» DATA IN THIS EXERCISE
--------------------------------

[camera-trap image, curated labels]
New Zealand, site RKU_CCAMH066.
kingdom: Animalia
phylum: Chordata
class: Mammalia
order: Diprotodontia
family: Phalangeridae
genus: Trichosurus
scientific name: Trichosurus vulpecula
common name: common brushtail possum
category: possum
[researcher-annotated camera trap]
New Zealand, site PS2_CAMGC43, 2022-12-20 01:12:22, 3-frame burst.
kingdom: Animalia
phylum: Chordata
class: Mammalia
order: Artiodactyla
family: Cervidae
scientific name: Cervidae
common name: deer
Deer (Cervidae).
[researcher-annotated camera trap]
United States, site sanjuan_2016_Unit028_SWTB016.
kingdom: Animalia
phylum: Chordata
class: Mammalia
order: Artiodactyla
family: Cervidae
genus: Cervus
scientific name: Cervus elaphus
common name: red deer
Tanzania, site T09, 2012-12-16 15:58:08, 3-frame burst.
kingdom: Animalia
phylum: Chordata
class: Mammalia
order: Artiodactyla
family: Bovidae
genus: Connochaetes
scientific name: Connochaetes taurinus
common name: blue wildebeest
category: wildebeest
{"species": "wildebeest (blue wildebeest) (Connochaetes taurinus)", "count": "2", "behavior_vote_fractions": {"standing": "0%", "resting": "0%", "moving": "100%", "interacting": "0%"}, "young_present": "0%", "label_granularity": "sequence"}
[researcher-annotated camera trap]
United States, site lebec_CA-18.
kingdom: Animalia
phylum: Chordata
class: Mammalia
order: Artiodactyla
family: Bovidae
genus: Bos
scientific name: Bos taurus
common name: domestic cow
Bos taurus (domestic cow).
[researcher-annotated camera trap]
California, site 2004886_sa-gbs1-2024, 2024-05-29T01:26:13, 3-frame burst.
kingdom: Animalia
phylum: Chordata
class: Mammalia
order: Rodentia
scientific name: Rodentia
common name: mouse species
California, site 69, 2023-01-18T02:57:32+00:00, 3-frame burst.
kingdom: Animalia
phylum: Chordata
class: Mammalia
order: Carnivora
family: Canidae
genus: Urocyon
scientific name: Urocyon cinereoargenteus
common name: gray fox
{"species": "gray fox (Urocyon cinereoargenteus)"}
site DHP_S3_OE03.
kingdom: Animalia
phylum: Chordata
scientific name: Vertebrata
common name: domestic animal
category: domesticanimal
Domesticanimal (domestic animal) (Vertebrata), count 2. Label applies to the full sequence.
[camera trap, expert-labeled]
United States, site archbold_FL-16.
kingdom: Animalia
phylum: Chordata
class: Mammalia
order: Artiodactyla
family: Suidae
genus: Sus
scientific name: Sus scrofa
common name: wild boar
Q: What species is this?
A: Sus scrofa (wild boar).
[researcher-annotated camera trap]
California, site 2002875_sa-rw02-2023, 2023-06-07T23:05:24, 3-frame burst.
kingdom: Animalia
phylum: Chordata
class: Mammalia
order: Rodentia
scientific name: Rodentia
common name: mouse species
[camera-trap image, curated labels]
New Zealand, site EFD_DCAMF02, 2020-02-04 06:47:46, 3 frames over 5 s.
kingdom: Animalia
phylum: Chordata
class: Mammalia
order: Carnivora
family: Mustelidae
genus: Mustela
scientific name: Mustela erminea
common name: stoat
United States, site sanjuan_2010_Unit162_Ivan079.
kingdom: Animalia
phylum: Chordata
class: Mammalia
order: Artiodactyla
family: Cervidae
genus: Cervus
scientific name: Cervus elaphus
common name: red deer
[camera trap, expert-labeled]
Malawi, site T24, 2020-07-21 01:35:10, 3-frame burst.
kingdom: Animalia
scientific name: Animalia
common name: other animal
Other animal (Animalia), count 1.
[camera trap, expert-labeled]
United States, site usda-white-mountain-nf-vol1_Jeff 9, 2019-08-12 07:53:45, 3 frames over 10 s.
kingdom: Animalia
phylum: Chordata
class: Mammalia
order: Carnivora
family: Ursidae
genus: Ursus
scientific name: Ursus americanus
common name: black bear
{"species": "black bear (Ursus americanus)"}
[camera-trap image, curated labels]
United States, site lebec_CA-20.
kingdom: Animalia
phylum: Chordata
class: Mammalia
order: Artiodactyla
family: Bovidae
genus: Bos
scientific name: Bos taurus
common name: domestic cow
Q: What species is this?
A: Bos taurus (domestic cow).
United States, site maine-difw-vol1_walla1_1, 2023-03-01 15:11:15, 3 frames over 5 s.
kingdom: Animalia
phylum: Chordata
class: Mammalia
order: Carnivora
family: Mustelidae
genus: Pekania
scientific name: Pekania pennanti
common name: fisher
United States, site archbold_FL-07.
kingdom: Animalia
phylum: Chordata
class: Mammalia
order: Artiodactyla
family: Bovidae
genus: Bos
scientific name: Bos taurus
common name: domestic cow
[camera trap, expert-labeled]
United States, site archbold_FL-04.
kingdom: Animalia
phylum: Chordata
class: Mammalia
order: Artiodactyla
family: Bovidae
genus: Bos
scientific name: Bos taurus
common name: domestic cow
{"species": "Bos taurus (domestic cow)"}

--------------------------------

» YOUR INSTRUCTIONS
If a line falls between the first line of the records and the line containing "category: possum", inclusive, repeat it exactly; leave out all others.

» WRITTEN RESPONSE
[camera-trap image, curated labels]
New Zealand, site RKU_CCAMH066.
kingdom: Animalia
phylum: Chordata
class: Mammalia
order: Diprotodontia
family: Phalangeridae
genus: Trichosurus
scientific name: Trichosurus vulpecula
common name: common brushtail possum
category: possum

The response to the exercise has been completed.